WHAT IS EXPECTED: Convert the lines below into a numbered list, dropping any blank lines.

SUPPLIED ENTRIES:
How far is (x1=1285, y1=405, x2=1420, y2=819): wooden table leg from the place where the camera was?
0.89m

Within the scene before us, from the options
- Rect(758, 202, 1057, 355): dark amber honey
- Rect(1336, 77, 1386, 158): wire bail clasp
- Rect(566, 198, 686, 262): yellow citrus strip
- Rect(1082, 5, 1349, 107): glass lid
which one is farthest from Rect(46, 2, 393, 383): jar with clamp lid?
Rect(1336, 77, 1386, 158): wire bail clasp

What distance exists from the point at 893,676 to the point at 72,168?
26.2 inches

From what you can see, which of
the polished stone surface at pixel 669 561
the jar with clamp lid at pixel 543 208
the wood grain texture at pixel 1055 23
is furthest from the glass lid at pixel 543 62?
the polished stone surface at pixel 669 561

RESULT BELOW:
1. How far is (x1=1285, y1=405, x2=1420, y2=819): wooden table leg from the place where the camera was?
2. 0.89m
3. Within the scene before us, from the options
4. - Rect(758, 202, 1057, 355): dark amber honey
5. - Rect(1336, 77, 1386, 158): wire bail clasp
6. - Rect(566, 198, 686, 262): yellow citrus strip
7. - Rect(1082, 5, 1349, 107): glass lid
8. which one is farthest from Rect(46, 2, 393, 383): jar with clamp lid?
9. Rect(1336, 77, 1386, 158): wire bail clasp
10. What distance exists from the point at 893,676 to the point at 72,168?
11. 26.2 inches
12. From what you can see, which of
13. the polished stone surface at pixel 669 561
14. the jar with clamp lid at pixel 543 208
15. the wood grain texture at pixel 1055 23
16. is furthest from the glass lid at pixel 543 62?
17. the polished stone surface at pixel 669 561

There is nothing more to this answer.